Buffalo Wild Wing’s share price has dropped 17.6 percent in the last 52 weeks to $161.33 at Tuesday’s close, far short of the $458 Marcato said the company would be worth if it follows Marcato’s plan to shift toward a more highly franchised model.
Buffalo Wild Wings opened for trading at $162.27 and hit $166.25 on the upside on Wednesday, eventually ending the session at $166.06, with a gain of 2.93% or 4.73 points.
“The Buffalo Wild Wings Board of Directors and management team are committed to acting in the best interests of the Company and all of its shareholders”, the company said in a statement. The ratio improved, as 38 funds sold all Buffalo Wild Wings shares owned while 75 reduced positions.
Previously on Wednesday August 10 2016, Raymond James reported about Buffalo Wild Wings (NASDAQ:BWLD) kept the target price at $0.00 that suggested a downside of -1.00%. Same-store sales fell 2.1 percent at company-owned locations in the second quarter ended June 26.
Buffalo Wild Wings, Inc. The consensus target price is $158.83 with four firms rating the stock a strong buy, 10 analysts rating the company a buy, 11 analyts rating the stock a hold, two firms rating the company to underperform, and lastly zero brokeragesrating the company as sell. Buffalo Wild Wings responded last month by vowing to increase stock buybacks and accept input. Following the completion of the sale, the director now owns 3,522 shares of the company’s stock, valued at approximately $596,485.92.
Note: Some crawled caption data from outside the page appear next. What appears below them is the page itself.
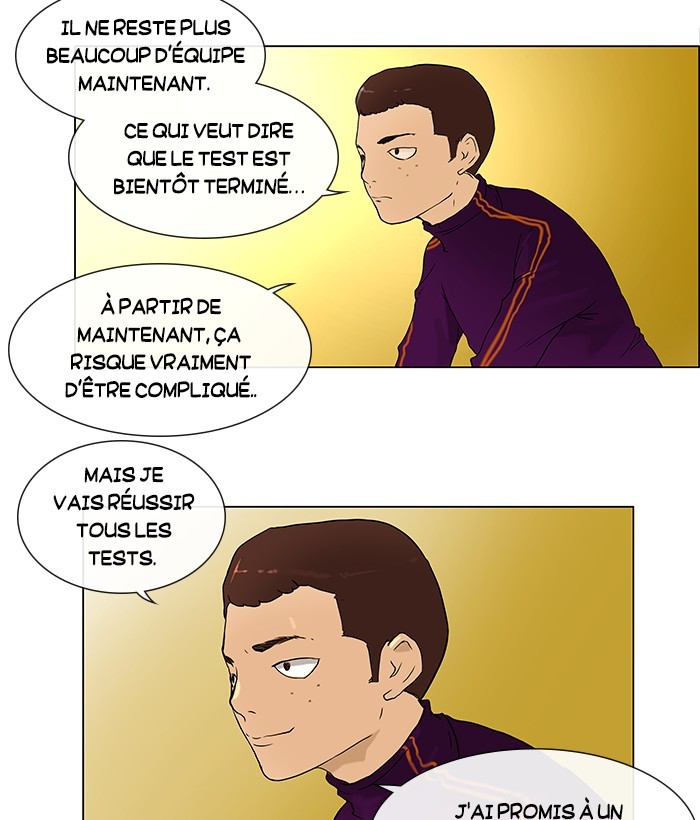 Read Tower of God FR Manga Online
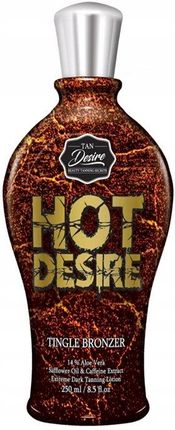 Tan Desire Hot Desire Do Solarium Butelka 250Ml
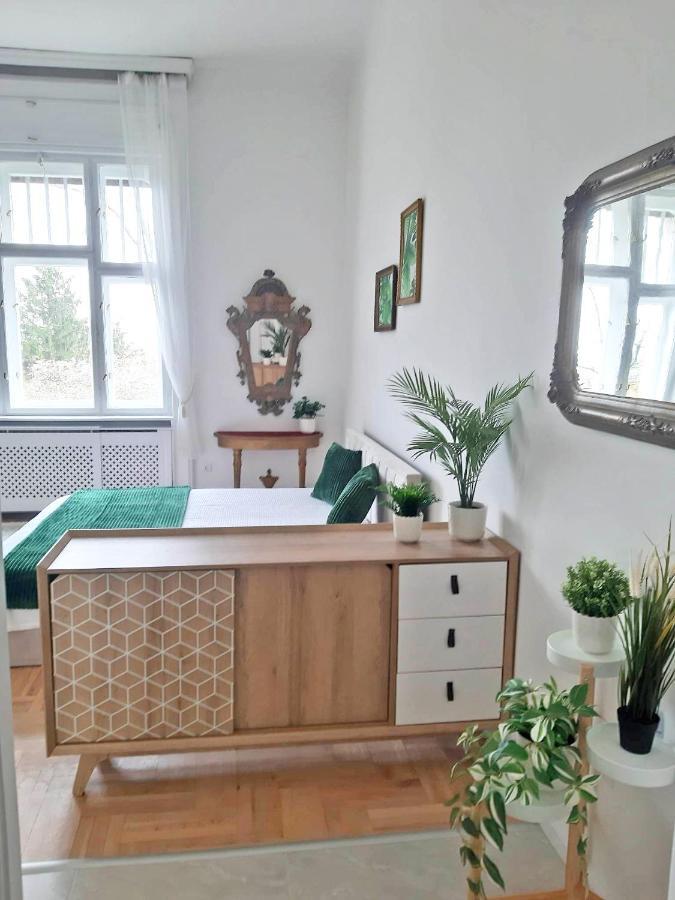 Green Hill Apartment Budapešť Exteriér fotografie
Marcato says that Buffalo Wild Wings should focus on “operational excellence” within its core business.
In the letter, McGuire noted the “cessation of emerging brands’ growth plans”, saying that the company should focus exclusively on its core business. Earnings per diluted share were $1.27, compared to $1.12 a share a year ago. The Company operates Buffalo Wild Wings and Emerging brands (PizzaRev and Rusty Taco) restaurants as well as selling Buffalo Wild Wings and Rusty Taco restaurant franchises. On Jul 27, 2016, Barclays said it Maintains its rating on Buffalo Wild Wings. “If we find a concept that has the potential to become a success story, we know how to build restaurants”.
“Members of our board and management team, as well as our outside advisors, have met with and spoken to Marcato numerous times since learning of its investment”, the company said in a statement.